Enviada em 24/05/2019

Na obra ‘‘O Cortiço ‘’, de Aluísio Azevedo, a Febre amarela era uma das principais endemias que afetavam os moradores do São Romão. Fora dos livros, mesmo após avanços na medicina - como a criação de mosquitos transgênicos- nota-se, o retorno dessas patologias letais à vida humana. Dado que, a gestão ineficiente do Estado e a falta de conscientização social impulsionam a problemática.   Convém ressaltar, em primeiro plano, que a falta de recursos básicos potencializam a propagação de doenças. Embora, a Lei 11.445 garanta que o direito a saneamento básico seja assegurada a todos os cidadãos, constata-se que, de acordo com dados divulgados pelo Portal g1, apenas 50,3% têm acesso à coleta de esgoto. Essa conjuntura, de acordo com as ideias do contratualista Jacques Rousseau, configura-se uma violação do “contrato social”, já que o Estado não cumpre sua função de garantir que tais cidadãos gozem de direitos imprescindíveis. Dessa forma, esses ambientes tornam-se propícios ao desenvolvimento, e consequentemente, a aquisição dessas afecções.

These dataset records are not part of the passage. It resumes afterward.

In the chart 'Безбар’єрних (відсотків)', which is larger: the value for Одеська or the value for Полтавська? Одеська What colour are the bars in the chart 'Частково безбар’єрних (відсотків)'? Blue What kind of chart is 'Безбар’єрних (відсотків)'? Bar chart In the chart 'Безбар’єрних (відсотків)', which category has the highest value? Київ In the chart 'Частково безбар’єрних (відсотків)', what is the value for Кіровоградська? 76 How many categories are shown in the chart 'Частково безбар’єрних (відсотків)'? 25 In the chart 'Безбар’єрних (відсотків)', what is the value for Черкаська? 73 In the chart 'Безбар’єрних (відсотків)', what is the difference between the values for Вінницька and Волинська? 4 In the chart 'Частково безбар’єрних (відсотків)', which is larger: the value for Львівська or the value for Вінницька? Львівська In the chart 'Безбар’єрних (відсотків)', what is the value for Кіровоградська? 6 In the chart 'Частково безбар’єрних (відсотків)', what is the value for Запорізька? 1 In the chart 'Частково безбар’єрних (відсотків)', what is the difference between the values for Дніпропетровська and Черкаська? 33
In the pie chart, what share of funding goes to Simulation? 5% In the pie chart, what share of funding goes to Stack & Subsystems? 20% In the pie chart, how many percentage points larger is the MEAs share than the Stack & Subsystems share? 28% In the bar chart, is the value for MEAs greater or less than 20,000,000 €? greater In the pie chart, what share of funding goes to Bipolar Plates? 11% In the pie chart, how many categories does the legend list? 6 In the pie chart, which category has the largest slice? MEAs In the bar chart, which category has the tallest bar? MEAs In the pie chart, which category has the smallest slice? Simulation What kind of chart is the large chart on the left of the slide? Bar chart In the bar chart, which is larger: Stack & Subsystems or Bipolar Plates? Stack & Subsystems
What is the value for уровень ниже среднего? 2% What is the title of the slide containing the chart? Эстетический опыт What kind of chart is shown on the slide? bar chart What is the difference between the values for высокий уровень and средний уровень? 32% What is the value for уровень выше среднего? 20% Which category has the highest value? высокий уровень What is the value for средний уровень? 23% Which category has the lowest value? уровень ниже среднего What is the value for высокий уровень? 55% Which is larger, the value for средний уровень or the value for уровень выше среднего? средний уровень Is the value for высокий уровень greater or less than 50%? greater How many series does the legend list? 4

Outrossim, destaca-se que além da questão constitucional, a falta de comoção social ainda é o principal aliado do vetor. Segundo o Ministério da Saúde, 22% dos municípios brasileiros apresentaram um alto índice de regressão dos casos de dengue, Zika e Chikungunya. A esse respeito o filosofo John Locke afirmava, em linhas gerais, que isso ocorre devido à mentalidade individualista da maioria das pessoas, no qual acreditam que os deveres servem para os outros e não para si. Assim, apesar da atuação do Estado em campanhas e a capacitação de agentes sanitários, essas medidas tem pouca utilidade se não em consonância da atuação coletiva.

Torna-se evidente, portanto, que essas doenças devem ser de fato erradicadas, por isso medidas cabíveis devem ser implementadas. Sob esse viés, o Mistério da Saúde, por meio de ficções engajadas na mídia televisiva, sobretudo nos intervalos comerciais em horários nobre, deve abordar os problemas do retorno dessas endemias, destacando os índices de letalidade e solicitando a participação fundamental da população no combate. Afim de atingir um maior nível de conhecimento e atuação do meio social. Ademas, o Ministério da Justiça, deve proteger os indivíduos da omissão moral, cobrando que os direitos intrínsecos sejam postos em prática pelo Estado.